Because we reject the notion that the mere “equal application” of a statute containing racial classifications is enough to remove the classifications from the Fourteenth Amendment’s proscription of all invidious racial discriminations, we do not accept the State’s contention that these statutes should be upheld if there is any possible basis for concluding that they serve a rational purpose. The mere fact of equal application does not mean that our analysis of these statutes should follow the approach we have taken in cases involving no racial discrimination where the Equal Protection Clause has been arrayed against a statute discriminating between the kinds of advertising which may be displayed on trucks in New York City or an exemption in Ohio’s ad valorem tax for merchandise owned by a nonresident in a storage warehouse. In these cases, involving distinctions not drawn according to race, the Court has merely asked whether there is any rational foundation for the discriminations, and has deferred to the wisdom of the state legislatures. In the case at bar, however, we deal with statutes containing racial classifications, and the fact of equal application does not immunize the statute from the very heavy burden of justification which the Fourteenth Amendment has traditionally required of state statutes drawn according to race. (Source)

Here’s the trailer for the 2016 film based on their story.

A 4-minute vintage news report:

I know an interracial couple who were married prior to the Loving v Virginia decision — but my friends were from Manhattan so it wasn’t illegal, However, that doesn’t mean their relationship was met with approval or their children weren’t teased.

Loving v Virginia was cited in the 2015 SCOTUS decision in Obergefell v Hodges allowing same-sex marriage in all 50 states.

Mildred Loving wrote in 2007:

My generation was bitterly divided over something that should have been so clear and right. The majority believed that what the judge said, that it was God’s plan to keep people apart, and that government should discriminate against people in love. But I have lived long enough now to see big changes.
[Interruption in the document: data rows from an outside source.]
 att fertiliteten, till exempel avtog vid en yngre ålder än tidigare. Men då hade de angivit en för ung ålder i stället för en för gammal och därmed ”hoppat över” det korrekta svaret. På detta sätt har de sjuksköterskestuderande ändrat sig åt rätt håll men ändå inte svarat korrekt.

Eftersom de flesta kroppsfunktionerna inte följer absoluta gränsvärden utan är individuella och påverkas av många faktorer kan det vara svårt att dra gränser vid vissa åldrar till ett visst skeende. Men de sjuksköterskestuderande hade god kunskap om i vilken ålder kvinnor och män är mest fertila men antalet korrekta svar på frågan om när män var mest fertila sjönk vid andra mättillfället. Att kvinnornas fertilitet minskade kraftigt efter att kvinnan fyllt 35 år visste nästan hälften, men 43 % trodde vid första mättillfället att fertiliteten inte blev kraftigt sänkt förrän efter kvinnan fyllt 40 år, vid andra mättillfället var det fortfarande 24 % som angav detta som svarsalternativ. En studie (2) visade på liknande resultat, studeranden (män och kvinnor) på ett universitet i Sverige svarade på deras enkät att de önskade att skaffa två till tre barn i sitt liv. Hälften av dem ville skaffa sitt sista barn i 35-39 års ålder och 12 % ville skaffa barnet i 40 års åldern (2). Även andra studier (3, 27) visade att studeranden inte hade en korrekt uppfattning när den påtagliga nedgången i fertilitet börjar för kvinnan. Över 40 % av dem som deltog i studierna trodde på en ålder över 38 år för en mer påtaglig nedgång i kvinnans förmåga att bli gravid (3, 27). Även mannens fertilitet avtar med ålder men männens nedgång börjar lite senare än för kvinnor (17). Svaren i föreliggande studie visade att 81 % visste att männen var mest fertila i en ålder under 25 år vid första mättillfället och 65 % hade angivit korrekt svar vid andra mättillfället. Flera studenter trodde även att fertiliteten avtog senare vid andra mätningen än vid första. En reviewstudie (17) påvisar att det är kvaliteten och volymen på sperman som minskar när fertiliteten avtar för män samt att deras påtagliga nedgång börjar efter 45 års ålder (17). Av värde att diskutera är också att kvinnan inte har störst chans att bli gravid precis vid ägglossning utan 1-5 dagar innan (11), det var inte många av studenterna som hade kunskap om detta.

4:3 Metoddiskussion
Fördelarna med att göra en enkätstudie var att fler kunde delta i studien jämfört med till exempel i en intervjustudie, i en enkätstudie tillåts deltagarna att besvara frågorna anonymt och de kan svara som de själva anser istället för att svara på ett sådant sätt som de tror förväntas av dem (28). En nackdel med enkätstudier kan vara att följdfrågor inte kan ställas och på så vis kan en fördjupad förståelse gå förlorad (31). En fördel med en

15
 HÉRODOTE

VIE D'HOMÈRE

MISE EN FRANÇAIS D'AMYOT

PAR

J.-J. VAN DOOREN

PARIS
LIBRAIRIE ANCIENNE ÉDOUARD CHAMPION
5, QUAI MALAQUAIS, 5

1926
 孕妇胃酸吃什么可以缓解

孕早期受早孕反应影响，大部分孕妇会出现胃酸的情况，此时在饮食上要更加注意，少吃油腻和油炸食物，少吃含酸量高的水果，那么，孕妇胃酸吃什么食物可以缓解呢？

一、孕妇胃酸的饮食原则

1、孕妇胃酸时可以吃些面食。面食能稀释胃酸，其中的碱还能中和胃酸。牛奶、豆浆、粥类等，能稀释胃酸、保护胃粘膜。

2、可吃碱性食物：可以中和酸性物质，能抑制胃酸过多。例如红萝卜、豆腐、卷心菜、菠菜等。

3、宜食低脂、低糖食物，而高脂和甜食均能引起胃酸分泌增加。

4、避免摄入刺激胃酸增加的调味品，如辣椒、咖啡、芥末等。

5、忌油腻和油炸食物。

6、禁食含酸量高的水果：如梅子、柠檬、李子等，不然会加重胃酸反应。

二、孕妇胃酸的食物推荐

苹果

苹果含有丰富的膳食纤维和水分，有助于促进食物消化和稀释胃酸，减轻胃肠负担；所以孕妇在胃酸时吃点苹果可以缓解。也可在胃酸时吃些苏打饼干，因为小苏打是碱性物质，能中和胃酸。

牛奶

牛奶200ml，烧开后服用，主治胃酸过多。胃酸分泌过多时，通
The older generation’s fears and prejudices have given way, and today’s young people realize that if someone loves someone they have a right to marry.
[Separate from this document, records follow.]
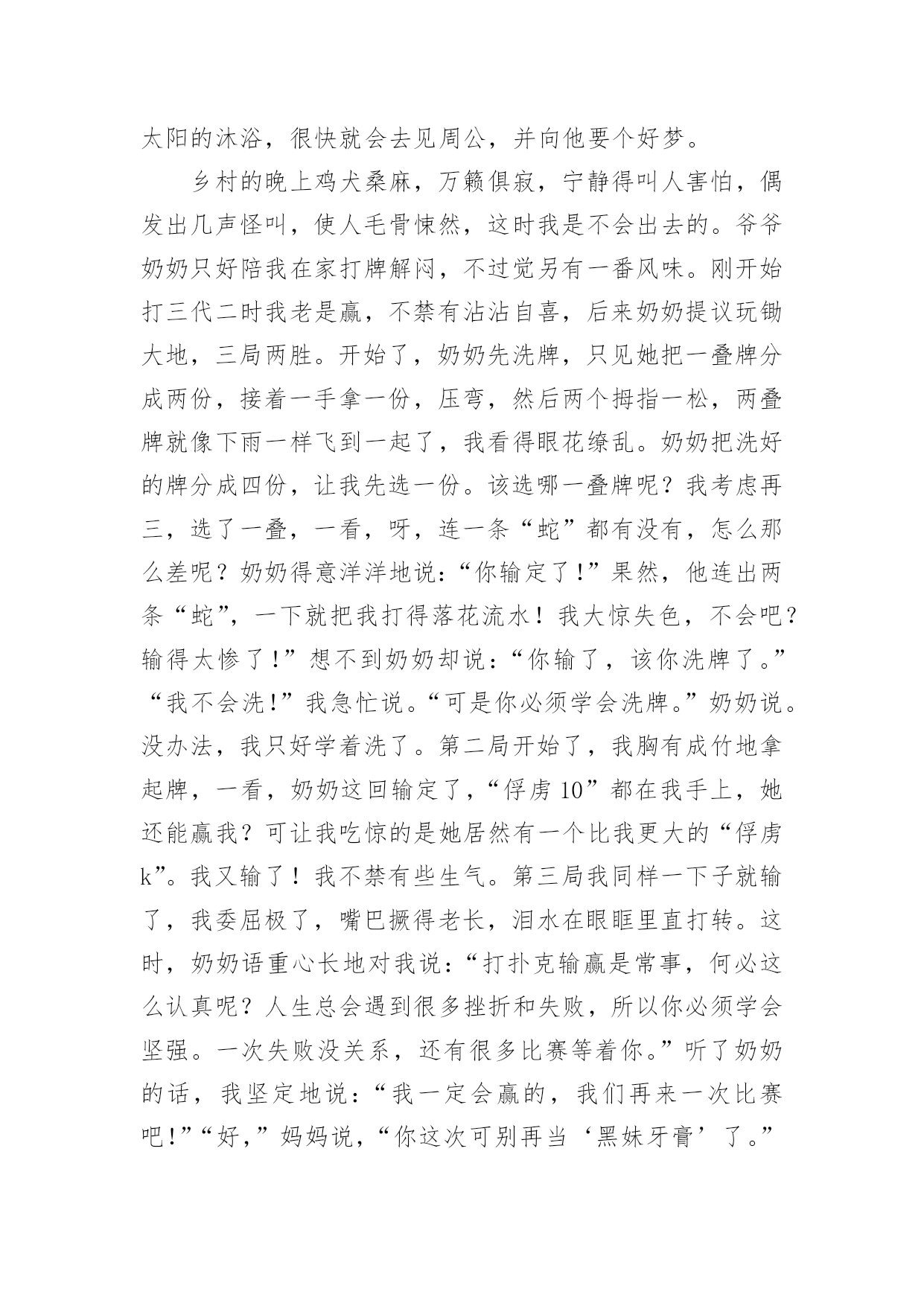 太阳的沐浴，很快就会去见周公，并向他要个好梦。

乡村的晚上鸡犬桑麻，万籁俱寂，宁静得叫人害怕，偶发出几声怪叫，使人毛骨悚然，这时我是不会出去的。爷爷奶奶只好陪我在家打牌解闷，不过觉另有一番风味。刚开始打三代二时我老是赢，不禁有沾沾自喜，后来奶奶提议玩锄大地，三局两胜。开始了，奶奶先洗牌，只见她把一叠牌分成两份，接着一手拿一份，压弯，然后两个拇指一松，两叠牌就像下雨一样飞到一起了，我看得眼花缭乱。奶奶把洗好的牌分成四份，让我先选一份。该选哪一叠牌呢？我考虑再三，选了一叠，一看，呀，连一条“蛇”都有没有，怎么那么差呢？奶奶得意洋洋地说：“你输定了！”果然，他连出两条“蛇”，一下就把我打得落花流水！我大惊失色，不会吧？输得太惨了！”想不到奶奶却说：“你输了，该你洗牌了。”“我不会洗！”我急忙说。“可是你必须学会洗牌。”奶奶说。没办法，我只好学着洗了。第二局开始了，我胸有成竹地拿起牌，一看，奶奶这回输定了，“俘虏 10”都在我手上，她还能赢我？可让我吃惊的是她居然有一个比我更大的“俘虏k”。我又输了！我不禁有些生气。第三局我同样一下子就输了，我委屈极了，嘴巴撅得老长，泪水在眼眶里直打转。这时，奶奶语重心长地对我说：“打扑克输赢是常事，何必这么认真呢？人生总会遇到很多挫折和失败，所以你必须学会坚强。一次失败没关系，还有很多比赛等着你。”听了奶奶的话，我坚定地说：“我一定会赢的，我们再来一次比赛吧！”“好，”妈妈说，“你这次可别再当‘黑妹牙膏’了。”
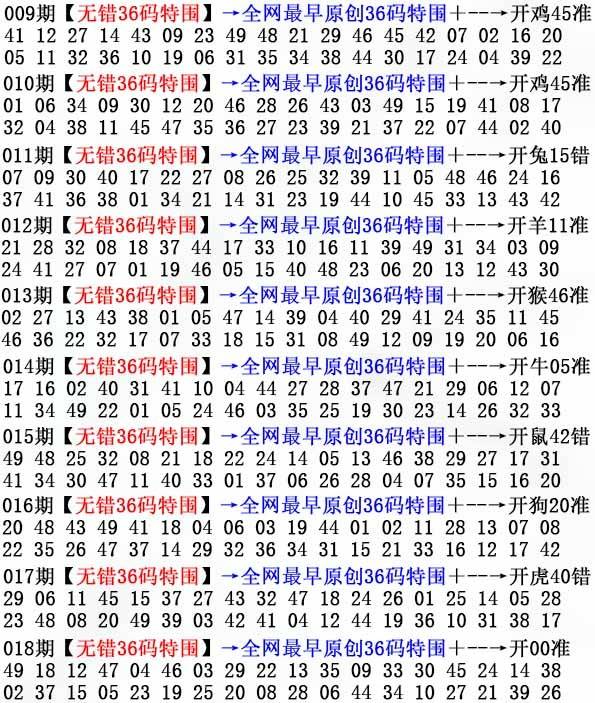 009期【无错36码特围】→全网最早原创36码特围+--→开鸡45准
41 12 27 14 43 09 23 49 48 21 29 46 45 42 07 02 16 20
05 11 32 36 10 19 06 31 35 34 38 44 30 17 24 04 39 22

010期【无错36码特围】→全网最早原创36码特围+--→开鸡45准
01 06 34 09 30 12 20 46 28 26 43 03 49 15 19 41 08 17
32 04 38 11 45 47 35 36 27 23 39 21 37 22 07 44 02 40

011期【无错36码特围】→全网最早原创36码特围+--→开兔15错
07 09 30 40 17 22 27 08 26 25 32 39 11 05 48 46 24 16
37 41 36 38 01 34 21 14 31 23 19 44 10 45 33 13 43 42

012期【无错36码特围】→全网最早原创36码特围+--→开羊11准
21 28 32 08 18 37 44 17 33 10 16 11 39 49 31 34 03 09
24 41 27 07 01 19 46 05 15 40 48 23 06 20 13 12 43 30

013期【无错36码特围】→全网最早原创36码特围+--→开猴46准
02 27 13 43 38 01 05 47 14 39 04 40 29 41 24 35 11 45
46 36 22 32 17 07 33 18 15 31 08 49 12 09 19 20 06 16

014期【无错36码特围】→全网最早原创36码特围+--→开牛05准
17 16 02 40 31 41 10 04 44 27 28 37 47 21 29 06 12 07
11 34 49 22 01 05 24 46 03 35 25 19 30 23 14 26 32 33

015期【无错36码特围】→全网最早原创36码特围+--→开鼠42错
49 48 25 32 08 21 18 22 24 14 05 13 46 38 29 27 17 31
41 34 30 47 11 40 33 01 37 06 26 28 04 07 35 15 16 20

016期【无错36码特围】→全网最早原创36码特围+--→开狗20准
20 48 43 49 41 18 04 06 03 19 44 01 02 11 28 13 07 08
22 35 26 47 37 14 29 32 36 34 31 15 21 33 16 12 17 42

017期【无错36码特围】→全网最早原创36码特围+--→开虎40错
29 06 11 45 15 37 27 43 32 47 18 24 26 01 25 14 05 28
23 48 08 20 49 39 03 42 41 04 12 44 19 36 10 31 38 17

018期【无错36码特围】→全网最早原创36码特围+--→开00准
49 18 12 47 04 46 03 29 22 13 35 09 33 30 45 24 14 38
02 37 15 05 23 19 25 20 08 28 06 44 34 10 27 21 39 26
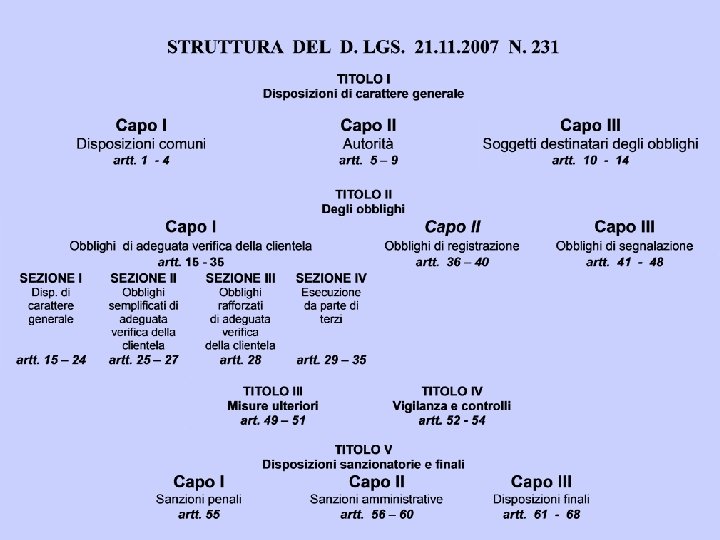 STRUTTURA DEL D. LGS. 21.11.2007 N. 231

TITOLO I
Disposizioni di carattere generale

Capo I
Disposizioni comuni
artt. 1 - 4

Capo II
Autorità
artt. 5 – 9

Capo III
Soggetti destinatari degli obblighi
artt. 10 - 14

TITOLO II
Degli obblighi

Capo I
Obblighi di adeguata verifica della clientela
artt. 15 - 35

SEZIONE I
Disp. di carattere generale
artt. 15 – 24

SEZIONE II
Obblighi semplificati di adeguata verifica della clientela
artt. 25 – 27

SEZIONE III
Obblighi rafforzati di adeguata verifica della clientela
artt. 28

SEZIONE IV
Esecuzione da parte di terzi
artt. 29 – 35

Capo II
Obblighi di registrazione
artt. 36 – 40

Capo III
Obblighi di segnalazione
artt. 41 - 48

TITOLO III
Misure ulteriori
art. 49 – 51

TITOLO IV
Vigilanza e controlli
artt. 52 - 54

TITOLO V
Disposizioni sanzionatorie e finali

Capo I
Sanzioni penali
artt. 55

Capo II
Sanzioni amministrative
artt. 56 – 60

Capo III
Disposizioni finali
artt. 61 - 68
Surrounded as I am now by wonderful children and grandchildren, not a day goes by that I don’t think of Richard and our love, our right to marry, and how much it meant to me to have that freedom to marry the person precious to me, even if others thought he was the “wrong kind of person” for me to marry. I believe all Americans, no matter their race, no matter their sex, no matter their sexual orientation, should have that same freedom to marry. Government has no business imposing some people’s religious beliefs over others. Especially if it denies people’s civil rights.
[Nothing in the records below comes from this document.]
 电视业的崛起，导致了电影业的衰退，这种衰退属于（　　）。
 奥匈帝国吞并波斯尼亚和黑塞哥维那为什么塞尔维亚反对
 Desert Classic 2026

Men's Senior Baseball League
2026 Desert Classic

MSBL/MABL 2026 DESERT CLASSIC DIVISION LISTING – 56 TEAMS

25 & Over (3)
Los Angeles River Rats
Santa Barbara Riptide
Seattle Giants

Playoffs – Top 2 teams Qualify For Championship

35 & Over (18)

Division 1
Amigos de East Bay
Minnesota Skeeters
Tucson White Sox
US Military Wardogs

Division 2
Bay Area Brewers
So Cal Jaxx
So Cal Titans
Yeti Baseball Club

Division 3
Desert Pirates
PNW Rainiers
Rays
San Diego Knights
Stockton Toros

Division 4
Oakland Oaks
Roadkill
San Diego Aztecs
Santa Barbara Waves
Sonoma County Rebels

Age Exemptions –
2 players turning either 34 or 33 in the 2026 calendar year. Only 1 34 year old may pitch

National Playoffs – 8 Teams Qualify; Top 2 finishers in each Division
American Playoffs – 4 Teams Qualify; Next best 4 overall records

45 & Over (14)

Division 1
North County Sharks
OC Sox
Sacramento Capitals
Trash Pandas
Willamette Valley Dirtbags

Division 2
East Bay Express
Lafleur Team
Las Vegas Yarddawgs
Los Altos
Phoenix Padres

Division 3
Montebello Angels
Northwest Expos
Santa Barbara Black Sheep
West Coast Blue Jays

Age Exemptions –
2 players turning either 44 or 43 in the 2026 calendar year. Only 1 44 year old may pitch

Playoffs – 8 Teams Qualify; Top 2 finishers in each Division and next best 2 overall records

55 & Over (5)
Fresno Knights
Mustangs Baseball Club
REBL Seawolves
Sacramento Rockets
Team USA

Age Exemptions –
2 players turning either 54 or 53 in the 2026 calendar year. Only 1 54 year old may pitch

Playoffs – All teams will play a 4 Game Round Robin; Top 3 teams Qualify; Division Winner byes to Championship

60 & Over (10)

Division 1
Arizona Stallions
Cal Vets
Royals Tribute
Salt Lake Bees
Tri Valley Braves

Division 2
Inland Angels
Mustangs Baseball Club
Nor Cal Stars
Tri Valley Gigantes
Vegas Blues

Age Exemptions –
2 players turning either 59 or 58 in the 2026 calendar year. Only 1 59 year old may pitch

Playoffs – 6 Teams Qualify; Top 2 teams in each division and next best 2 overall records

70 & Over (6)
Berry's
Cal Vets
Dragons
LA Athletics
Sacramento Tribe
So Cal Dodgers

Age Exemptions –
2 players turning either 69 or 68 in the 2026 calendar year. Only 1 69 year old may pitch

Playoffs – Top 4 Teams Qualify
I am still not a political person, but I am proud that Richard’s and my name is on a court case that can help reinforce the love, the commitment, the fairness, and the family that so many people, black or white, young or old, gay or straight seek in life. I support the freedom to marry for all. That’s what Loving, and loving, are all about.

— Mildred Loving 

Richard Loving was killed in a car accident in 1975, Mildred died in 2008 (source). I’m forever grateful to both of them — and the ACLU.